Jance is one of my favorite hometown writers, author of the J.P. Beaumont series and other books, and so I was pleased to see this title offered on Net Galley. Thanks go to that site and Touchstone for the free review copy. It’s for sale now.
This is the 13th entry in the Ali Reynolds series, and its constant readers will likely want to read this one also. New readers may be a harder sell. Although the novel has some bright spots, it’s slow to wake up and burdened with a number of issues, some of which are deal-breakers.
The opening is slow, and there is a great deal of back story that slows down the inner narrative. If I hadn’t taken a review copy from Simon and Schuster, I would have tossed the book on my giveaway pile and called it quits. But staying with it has its rewards. Though Reynolds is featured in this story and it is set in her home and within the cybersecurity firm she and her husband own, the most important characters here are Stuart, her technical wizard, and the surprisingly charming Artificial Intelligence entity named Frigg that bonds to him. Graciella Miramar, a talented Panamanian hacker and the daughter of a drug lord, is determined to hack into Frigg in order to get the password that serves as the key to a vast fortune in Bitcoins.
I am nearly halfway into the book before I am engaged, but once I am hooked I am in it for keeps.
The immense amount of money Reynolds and her husband toss around prevents me from empathizing with them. A large amount of independent wealth solves a lot of logistical problems for the novelist, just as it does for the affluent in real life, but Jance is a seasoned writer, and I am disappointed that she takes the easy way out. In addition, the denouement—not given away here lest you decide to read it anyway—strains credibility.

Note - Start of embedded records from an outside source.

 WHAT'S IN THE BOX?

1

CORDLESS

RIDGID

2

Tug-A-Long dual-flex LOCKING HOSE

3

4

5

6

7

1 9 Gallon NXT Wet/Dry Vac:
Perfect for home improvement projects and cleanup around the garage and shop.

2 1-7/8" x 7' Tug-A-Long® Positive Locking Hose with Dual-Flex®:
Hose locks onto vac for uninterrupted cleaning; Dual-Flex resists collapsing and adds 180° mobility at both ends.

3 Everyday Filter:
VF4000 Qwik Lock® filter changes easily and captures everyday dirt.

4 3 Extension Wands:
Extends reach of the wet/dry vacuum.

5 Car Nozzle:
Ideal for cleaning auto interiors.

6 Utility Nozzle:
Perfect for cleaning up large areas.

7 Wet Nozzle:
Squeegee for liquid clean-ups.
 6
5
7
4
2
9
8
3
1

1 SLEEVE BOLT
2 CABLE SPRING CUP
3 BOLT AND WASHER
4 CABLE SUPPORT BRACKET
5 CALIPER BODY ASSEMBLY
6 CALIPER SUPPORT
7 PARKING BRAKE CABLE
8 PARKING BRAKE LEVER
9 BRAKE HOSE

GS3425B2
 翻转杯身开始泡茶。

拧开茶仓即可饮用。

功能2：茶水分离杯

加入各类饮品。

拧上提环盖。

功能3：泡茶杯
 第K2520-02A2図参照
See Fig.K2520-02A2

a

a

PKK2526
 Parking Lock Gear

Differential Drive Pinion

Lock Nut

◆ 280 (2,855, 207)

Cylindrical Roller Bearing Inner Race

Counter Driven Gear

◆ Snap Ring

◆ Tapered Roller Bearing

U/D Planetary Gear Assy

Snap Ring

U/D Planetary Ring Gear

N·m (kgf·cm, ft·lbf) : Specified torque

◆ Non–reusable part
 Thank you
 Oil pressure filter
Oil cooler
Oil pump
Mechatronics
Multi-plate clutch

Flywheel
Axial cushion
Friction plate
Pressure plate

All of the bad guys—we have one female villain, Graciella, and a whole list of her family members and associates—are Latino. All the Latinos, apart from the Reynolds’ domestic employee, are bad people. All the good guys are Caucasian except for Cami, who is Asian-American. I am disquieted by the portrayal of at least a dozen immigrant characters as “gangbangers”, thieves, rapists, arsonists, and murderers. Particularly given current events and attacks on immigrants’ rights by the U.S. government, this is disturbing.